Não há dúvida que a lei foi engendrada por um fanático a quem mostraram estatísticas de mortes e doenças originadas pelo vício de fumar e virou toda a artilharia contra os dependentes do cigarro.
Há quantos anos ocorreu este episódio! Eu ainda fumava e já larguei a habituação tabágica (a palavra bonita para dizer vício de fumar) há mais de vinte anos.
Passou-se uma época, de várias semanas, de grande carestia de tabaco, tendo os pontos de venda ficado totalmente exauridos, ao ponto de não terem nem para vender avulso. Eu, porque tinha certas afinidades junto de distribuidores, sempre ia sacando tabaco que saciasse a minha gulodice aspiradora e mesmo para suprir a falta a algum amigo.
Estava, a dada altura, num café da terra e entrou lá o ti Aventino do Gorro, homem já muito idoso e muito debilitado e de cara a espelhar tristeza. Foi ao balcão e pediu ao atendedor que, pelas almas de quem lá tinha, lhe arranjasse um maço de cigarros. Não tenho, senhor Aventino. Dispense-me ao menos um cigarrito que já não fumo há dois dias. Não aguento mais. Era mesmo de partir a alma ouvir o desespero daquele ancião que só saiu de casa, arrastando-se com muita dificuldade, pelo cigarro.
Ouvi a conversa e, do bolso falso baixo esquerdo do casaco tirei o maço que lá tinha, com bastantes cigarros ainda. Risquei o fósforo para lhe acender o primeiro e disse-lhe que levasse o resto, que lhos oferecia eu. E poupe isso que as coisas estão ruins, acrescentei à guisa de conselho. Ainda hoje me não fogem da memória os olhos de felicidade e de gratidão daquele homem.
Assisti também ao pedido angustiado, em pleno quarto de hospital, de um doente, muito doente que morreria poucos dias depois, de um cigarro. Dá-me um cigarro, fulano! Não trouxe cigarros e você sabe que não pode fumar. Dá lá tu, oh Sicrano! Eu já sabia p'ró que vinha e deixei o tabaco no carro e você sabe que o cigarro o prejudica. Porra, deixai-me fumar um cigarro que eu não me importo de morrer a seguir. Por consenso dos presentes foi-lhe dado um cigarro que ele aspirou, deixando fugir pelos olhos o prazer e a alegria inerente. A gente como estes, que se não podem deslocar, eventualmente internados em estabelecimentos de idosos, que tratamento se dar? É legítimo roubar-lhes estes últimos e simples prazeres, onde quer que estejam?

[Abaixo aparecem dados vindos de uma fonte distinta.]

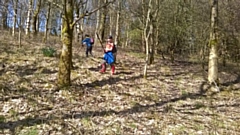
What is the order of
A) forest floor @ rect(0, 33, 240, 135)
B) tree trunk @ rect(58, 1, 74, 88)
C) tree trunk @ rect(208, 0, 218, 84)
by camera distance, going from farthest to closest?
tree trunk @ rect(208, 0, 218, 84) < tree trunk @ rect(58, 1, 74, 88) < forest floor @ rect(0, 33, 240, 135)

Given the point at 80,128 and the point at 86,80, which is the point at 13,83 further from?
the point at 80,128

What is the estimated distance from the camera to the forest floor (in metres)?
5.89

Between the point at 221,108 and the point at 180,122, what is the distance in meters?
2.44

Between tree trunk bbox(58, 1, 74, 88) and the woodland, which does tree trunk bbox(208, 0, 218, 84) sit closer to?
the woodland

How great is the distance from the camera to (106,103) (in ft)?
24.5

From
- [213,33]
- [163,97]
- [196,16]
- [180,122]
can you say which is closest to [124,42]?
[196,16]

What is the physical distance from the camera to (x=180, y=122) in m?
6.45

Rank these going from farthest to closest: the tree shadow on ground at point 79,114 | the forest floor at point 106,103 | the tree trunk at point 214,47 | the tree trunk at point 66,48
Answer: the tree trunk at point 214,47
the tree trunk at point 66,48
the forest floor at point 106,103
the tree shadow on ground at point 79,114

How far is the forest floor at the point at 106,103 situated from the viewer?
589cm

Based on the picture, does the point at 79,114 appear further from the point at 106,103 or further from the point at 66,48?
the point at 66,48

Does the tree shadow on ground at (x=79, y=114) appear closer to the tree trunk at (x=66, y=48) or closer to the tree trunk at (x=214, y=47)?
the tree trunk at (x=66, y=48)

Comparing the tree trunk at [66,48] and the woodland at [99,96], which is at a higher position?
the tree trunk at [66,48]

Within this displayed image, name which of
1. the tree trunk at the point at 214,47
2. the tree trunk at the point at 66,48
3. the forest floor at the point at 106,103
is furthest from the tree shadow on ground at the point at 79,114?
the tree trunk at the point at 214,47

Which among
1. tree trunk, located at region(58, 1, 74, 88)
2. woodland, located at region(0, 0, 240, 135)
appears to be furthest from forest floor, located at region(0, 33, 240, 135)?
tree trunk, located at region(58, 1, 74, 88)
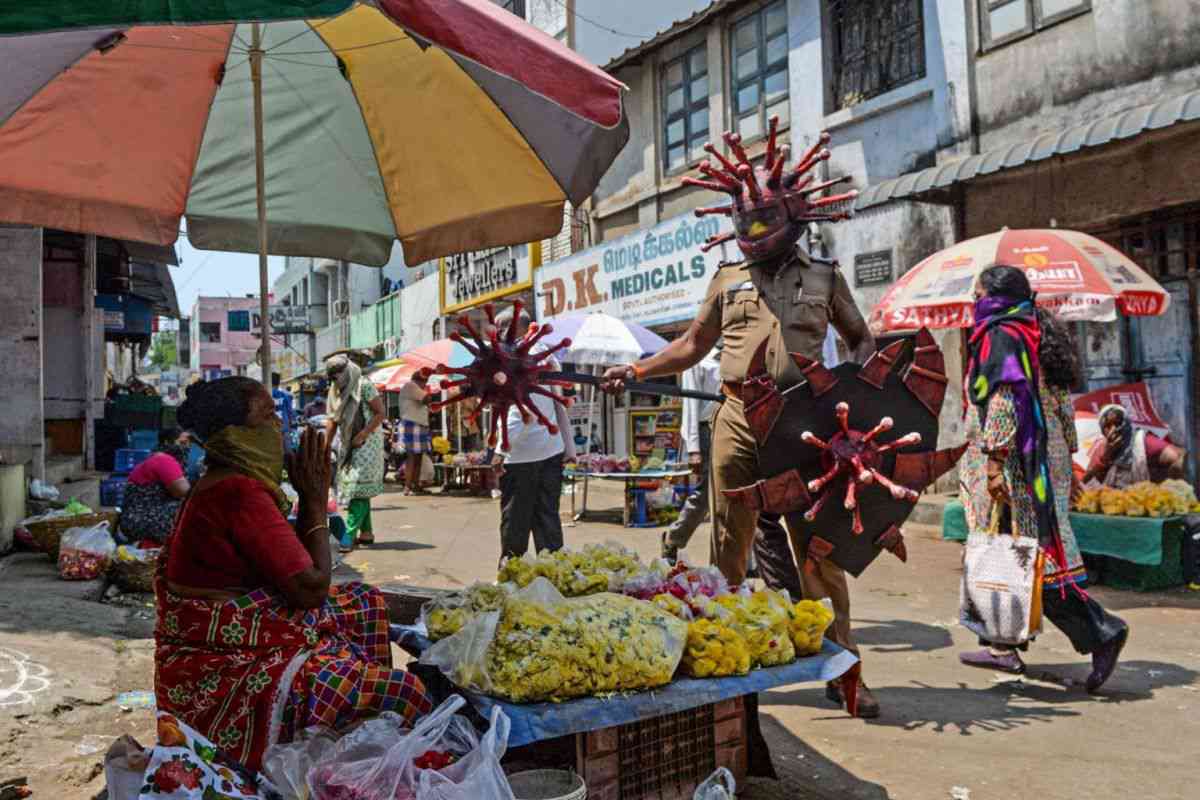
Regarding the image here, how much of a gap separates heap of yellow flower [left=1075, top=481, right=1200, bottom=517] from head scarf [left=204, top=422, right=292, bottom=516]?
242 inches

Eu não sou fumador. Agora. Fumei desalmadamente durante muitos anos e deixei quando entendi que devia deixar, sem que ninguém mo impusesse e sem recorrer a qualquer terapia de conforto. Jurei a mim mesmo que não fumaria mais e, sinceramente, não foi tão difícil assim. O último maço esteve comigo na mesinha durante 6 anos em pose de desafio, bem ao lado do isqueiro.
Entrou em vigor a Lei 37/2007, conhecida como a Lei anti tabaco, mas que designo como LEI ANTI FUMADORES, que, ao invés de serem considerados doentes dependentes, são olhados como quase assassinos e a quem, um destes dias vão obrigar a usarem chocalho para serem evitados. Como os leprosos nos idos tempos. Para a lei, mesmo que se consuma o dobro dos cigarros, não faz mal. É preciso é que se fumem onde o parteiro/pai da lei entende e nas condições que ele quis impor.
Se me dizem, ou eu sei, que determinado espaço não oferece segurança que baste, por precaução e para minha defesa, não entro, ou decido assumir o mesmo risco dos que já lá estão. Em qualquer espaço público onde haja o risco ou certeza de haver fumo (de cigarro ou outro), se receio sentir-me mal, não entro e procuro outro local. É esse o conceito que tenho da liberdade de escolha. Se no café onde costumo ir se começar a, todos os dias, discutir em altos berros seja que tema for e o barulho me incomodar, eu deixo de lá entrar. Ou suporto os berros e até entro na discussão.
Parece não restar dúvida de que esta lei, confusa e de interpretações difusas ao ponto de, depois de aprovada pelos deputados, irem ocorrer debates, no parlamento, guiados pelos seus fautores, para explicar aos deputados (que já aprovaram o que não leram ou não entenderam) o sentido e suporte da lei. Todos a deviam ler, para verem a dimensão da confusão.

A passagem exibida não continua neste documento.